Space Camp Turkey is located in the Aegean Free Zone, a high-tech industrial park in Gaziemir metropolitan district of Izmir, Turkey, operated by ESBAS the Aegean Free Zone Development and Operating Company. Izmir is a Mediterranean city on the western coast of Turkey with a population of over 4 million people. Space Camp Turkey is one of three space camps in the world, and one of two in Asia. It is affiliated with the United States Space & Rocket Center in Huntsville, Alabama.

Kaya Tuncer, president of ESBAS, established a Space Camp in Turkey after visiting Huntsville with his Turkish friend Ismail Akbay, an Apollo Project Engineer who worked for Dr. Wernher von Braun. Space Camp Turkey opened on 12 June 2000. American astronaut Scott Carpenter and Ismail Akbay were honored guests at the ceremony.  
 
Space Camp Turkey has hosted over 160,000 children and adults from 50 countries and developed space science-related programs that consist of 2-Day Outer Space Adventure during the school year, 5-Day Space Camp and 5-Day Space Camp with Robotics during semester breaks, and 6-Day International Summer Camp with robotic class option.

EXERCISE DESCRIPTION
Carry on the passage about Space Camp Turkey from its last sentence. The lines after this come from a different source than the Space Camp Turkey passage.

DATASET ROWS
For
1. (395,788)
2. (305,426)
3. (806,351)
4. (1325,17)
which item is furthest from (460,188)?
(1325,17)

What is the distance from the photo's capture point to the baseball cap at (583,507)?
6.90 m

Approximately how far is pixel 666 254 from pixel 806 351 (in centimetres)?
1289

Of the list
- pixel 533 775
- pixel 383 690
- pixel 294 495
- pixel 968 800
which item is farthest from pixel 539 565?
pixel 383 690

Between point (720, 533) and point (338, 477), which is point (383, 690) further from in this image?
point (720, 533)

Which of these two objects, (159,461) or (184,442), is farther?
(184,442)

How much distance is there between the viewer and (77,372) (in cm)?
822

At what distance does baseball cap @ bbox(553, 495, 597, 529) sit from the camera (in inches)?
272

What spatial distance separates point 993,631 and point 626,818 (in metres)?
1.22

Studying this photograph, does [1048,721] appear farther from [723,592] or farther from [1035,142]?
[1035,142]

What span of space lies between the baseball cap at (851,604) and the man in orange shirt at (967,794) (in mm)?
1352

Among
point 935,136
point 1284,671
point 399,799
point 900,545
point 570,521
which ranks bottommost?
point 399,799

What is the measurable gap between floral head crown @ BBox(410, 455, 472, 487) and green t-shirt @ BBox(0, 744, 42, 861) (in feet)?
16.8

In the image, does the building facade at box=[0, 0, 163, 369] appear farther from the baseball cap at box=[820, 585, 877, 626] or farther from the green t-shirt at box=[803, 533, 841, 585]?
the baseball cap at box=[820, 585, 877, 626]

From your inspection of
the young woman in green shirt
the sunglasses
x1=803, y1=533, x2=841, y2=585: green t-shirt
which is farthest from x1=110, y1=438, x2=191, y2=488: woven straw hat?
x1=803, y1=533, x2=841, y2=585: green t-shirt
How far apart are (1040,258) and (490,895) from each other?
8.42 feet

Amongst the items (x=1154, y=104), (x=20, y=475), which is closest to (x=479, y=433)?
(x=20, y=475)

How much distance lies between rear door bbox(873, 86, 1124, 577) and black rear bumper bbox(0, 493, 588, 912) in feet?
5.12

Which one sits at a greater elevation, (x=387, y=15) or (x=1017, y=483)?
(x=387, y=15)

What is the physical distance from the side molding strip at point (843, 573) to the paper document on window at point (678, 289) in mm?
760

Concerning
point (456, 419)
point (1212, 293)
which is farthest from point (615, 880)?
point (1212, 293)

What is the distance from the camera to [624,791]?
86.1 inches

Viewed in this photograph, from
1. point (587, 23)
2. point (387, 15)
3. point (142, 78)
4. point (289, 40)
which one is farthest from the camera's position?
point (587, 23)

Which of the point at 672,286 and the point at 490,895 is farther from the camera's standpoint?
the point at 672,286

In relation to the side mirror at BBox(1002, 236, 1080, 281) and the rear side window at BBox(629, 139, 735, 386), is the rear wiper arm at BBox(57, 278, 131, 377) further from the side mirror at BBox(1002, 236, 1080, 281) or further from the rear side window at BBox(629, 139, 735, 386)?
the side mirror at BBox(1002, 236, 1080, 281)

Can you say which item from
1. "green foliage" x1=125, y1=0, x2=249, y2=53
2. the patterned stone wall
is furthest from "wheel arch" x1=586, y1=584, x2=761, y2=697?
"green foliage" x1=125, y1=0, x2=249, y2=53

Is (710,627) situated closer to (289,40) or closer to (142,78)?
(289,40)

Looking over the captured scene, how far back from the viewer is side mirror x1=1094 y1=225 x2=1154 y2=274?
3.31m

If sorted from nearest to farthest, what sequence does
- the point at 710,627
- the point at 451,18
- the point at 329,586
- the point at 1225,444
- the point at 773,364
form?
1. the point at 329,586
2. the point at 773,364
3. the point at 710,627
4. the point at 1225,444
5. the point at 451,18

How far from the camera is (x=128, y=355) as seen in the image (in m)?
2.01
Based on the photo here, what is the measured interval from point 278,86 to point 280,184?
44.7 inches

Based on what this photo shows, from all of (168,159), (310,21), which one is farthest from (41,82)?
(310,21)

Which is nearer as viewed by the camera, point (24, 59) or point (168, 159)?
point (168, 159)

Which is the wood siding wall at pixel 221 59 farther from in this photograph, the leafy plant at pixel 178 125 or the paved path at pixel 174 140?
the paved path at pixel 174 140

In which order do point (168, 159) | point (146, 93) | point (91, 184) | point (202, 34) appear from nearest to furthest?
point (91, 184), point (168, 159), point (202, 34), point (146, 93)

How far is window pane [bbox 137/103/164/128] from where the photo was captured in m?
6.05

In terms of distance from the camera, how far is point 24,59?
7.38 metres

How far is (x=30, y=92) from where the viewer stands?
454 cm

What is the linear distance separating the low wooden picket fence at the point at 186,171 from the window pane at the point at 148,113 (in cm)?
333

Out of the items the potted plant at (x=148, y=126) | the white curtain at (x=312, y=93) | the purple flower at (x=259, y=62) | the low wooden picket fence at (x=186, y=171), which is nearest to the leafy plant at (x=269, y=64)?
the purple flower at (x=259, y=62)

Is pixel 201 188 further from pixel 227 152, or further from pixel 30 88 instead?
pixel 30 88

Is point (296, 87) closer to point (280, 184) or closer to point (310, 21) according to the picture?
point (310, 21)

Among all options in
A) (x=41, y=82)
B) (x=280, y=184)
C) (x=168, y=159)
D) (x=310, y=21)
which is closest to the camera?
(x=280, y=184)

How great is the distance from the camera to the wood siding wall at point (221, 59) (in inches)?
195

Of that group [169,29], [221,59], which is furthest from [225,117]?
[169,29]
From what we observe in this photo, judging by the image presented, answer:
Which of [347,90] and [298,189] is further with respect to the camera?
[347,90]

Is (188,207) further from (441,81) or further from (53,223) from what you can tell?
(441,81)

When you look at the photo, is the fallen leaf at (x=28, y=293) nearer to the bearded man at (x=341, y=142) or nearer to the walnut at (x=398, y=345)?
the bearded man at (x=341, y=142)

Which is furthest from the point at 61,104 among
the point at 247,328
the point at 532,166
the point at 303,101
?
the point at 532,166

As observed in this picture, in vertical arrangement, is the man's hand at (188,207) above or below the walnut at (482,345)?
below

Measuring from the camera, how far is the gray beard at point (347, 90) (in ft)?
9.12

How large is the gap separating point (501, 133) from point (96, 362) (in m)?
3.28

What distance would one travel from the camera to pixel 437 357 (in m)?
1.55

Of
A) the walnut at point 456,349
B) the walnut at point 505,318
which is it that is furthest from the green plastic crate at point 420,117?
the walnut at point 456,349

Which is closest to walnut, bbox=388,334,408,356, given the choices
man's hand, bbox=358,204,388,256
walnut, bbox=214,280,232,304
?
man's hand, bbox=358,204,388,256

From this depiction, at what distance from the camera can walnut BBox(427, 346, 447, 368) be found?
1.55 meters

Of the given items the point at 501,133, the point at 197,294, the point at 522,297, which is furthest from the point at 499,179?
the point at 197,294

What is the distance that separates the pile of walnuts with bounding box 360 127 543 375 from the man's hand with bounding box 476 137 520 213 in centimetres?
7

EXERCISE RESPONSE
International credentials
Space Camp Turkey is recognized as a science institution by the Turkish Ministry of Education. It is also licensed with the Alabama Space Science Exhibit Commission, the governing body of the U.S. Space and Rocket Center. Space Camp Turkey is a member of the following school organizations: 
 Near East South Asia Council of Overseas Schools (NESA)
 Central and Eastern European Schools Association (CEESA)
 European Council of International Schools (ECIS)
 East Asia Regional Council of Overseas Schools (EARCOS)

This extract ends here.